→ **Supplied material**:
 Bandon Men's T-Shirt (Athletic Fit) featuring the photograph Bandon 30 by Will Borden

==

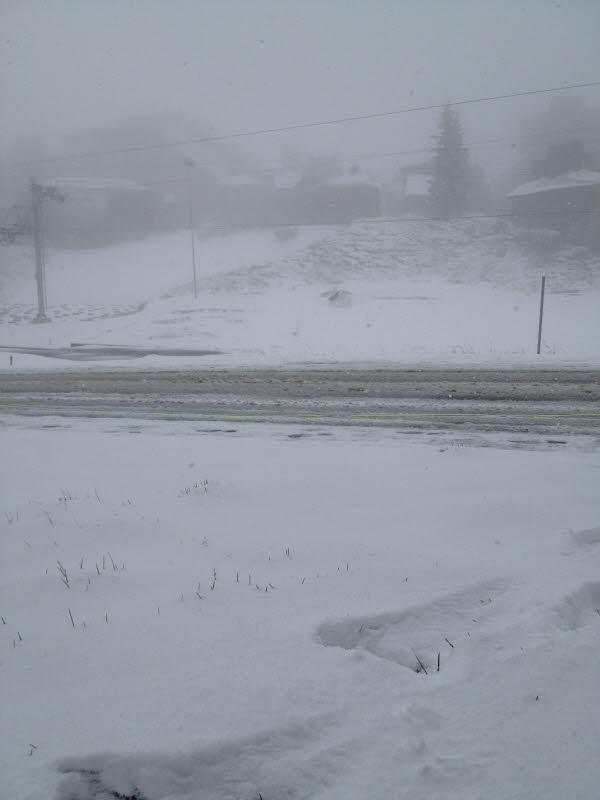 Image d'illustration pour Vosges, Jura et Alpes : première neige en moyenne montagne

...

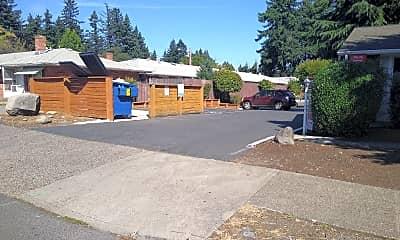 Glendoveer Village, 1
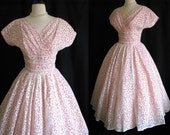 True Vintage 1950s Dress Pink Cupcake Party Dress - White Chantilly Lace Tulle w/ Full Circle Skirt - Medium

→ **Exercise goal**: From the records above, extract the lines from the one holding "Glendoveer Village, 1" through the one holding "True Vintage 1950s", word for word; omit the pictures.

→ **Solution for this exercise**:
 Glendoveer Village, 1
 True Vintage 1950s Dress Pink Cupcake Party Dress - White Chantilly Lace Tulle w/ Full Circle Skirt - Medium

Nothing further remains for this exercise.